GIVEN TEXT:
Regarding claim 15, the combination of Horley and Gschwind teaches the system of claim 14, wherein the at least one hardware processor is further configured to generate the target set of executable instructions according to the selected target processing unit (Horley [0115], architecture-specific simulation & Gschwind [0036], generating specific ISA instructions).
Regarding claim 16, the combination of Horley and Gschwind teaches the system of claim 1, wherein the at least one hardware processor is further configured to add the control-transfer information to the intermediate representation of the software program (Horley [0052], [0068], software defined state including profiled call stack buffer)
Regarding claim 17, the combination of Horley and Gschwind teaches the system of claim 1, herein the at least one hardware processor is further configured to: generate at least one executable software object for executing the software program; and at least one of: add the control-transfer information to the at least one executable software object; and add the control-transfer information to at least one file associated with the at least one executable software object (Horley [0052], [0068], software defined state including profiled call stack buffer & Gschwind [0025], [0030], compile time addition of TOC contents).
Regarding claim 18, the combination of Horley and Gschwind teaches the system of claim 1, wherein the at least one hardware processor is further configured to: for the selected set of blocks, generate the control-transfer information of the selected set of blocks to further describe at least one additional value of the software program at another exit of the target block and at least one additional other value of the software program at another entry to another block of the selected set of blocks (other target block); generate another target set of executable instructions using the other target block and the control-transfer information of the selected set of blocks; and configure the calling processing unit of the plurality of processing units to execute the other target set of executable instructions (Horley [0052], [0068], [0081] & Gschwind [0003], [0022], [0030], multiple subroutines of executable instructions generated by compiler and runtime profiler to be executed by software program).

EXERCISE DATA:
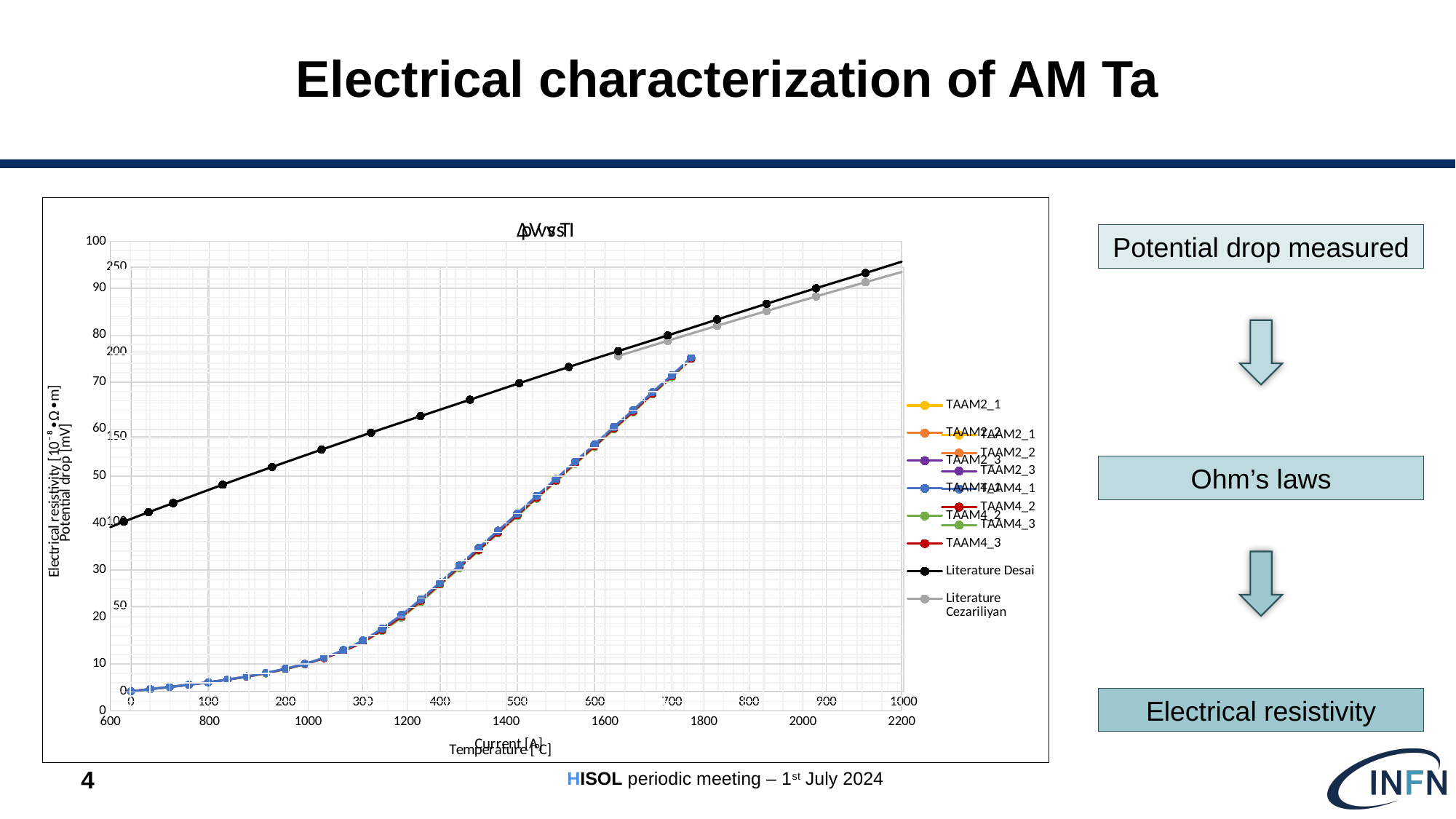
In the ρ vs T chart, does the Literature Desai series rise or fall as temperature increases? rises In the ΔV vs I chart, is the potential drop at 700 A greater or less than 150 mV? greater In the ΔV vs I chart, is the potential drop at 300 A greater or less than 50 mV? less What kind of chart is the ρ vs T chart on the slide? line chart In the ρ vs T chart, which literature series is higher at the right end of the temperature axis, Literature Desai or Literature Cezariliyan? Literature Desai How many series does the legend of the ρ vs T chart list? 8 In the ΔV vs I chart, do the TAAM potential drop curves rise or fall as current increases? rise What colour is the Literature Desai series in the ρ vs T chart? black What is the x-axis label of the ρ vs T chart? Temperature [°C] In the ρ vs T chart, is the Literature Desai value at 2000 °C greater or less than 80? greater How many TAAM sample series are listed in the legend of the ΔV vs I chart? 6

PROBLEM STATEMENT: Write out the part of the patent claims text above starting at "Regarding claim 15, the" and ending at "specific ISA instructions).".

REPLY:
Regarding claim 15, the combination of Horley and Gschwind teaches the system of claim 14, wherein the at least one hardware processor is further configured to generate the target set of executable instructions according to the selected target processing unit (Horley [0115], architecture-specific simulation & Gschwind [0036], generating specific ISA instructions).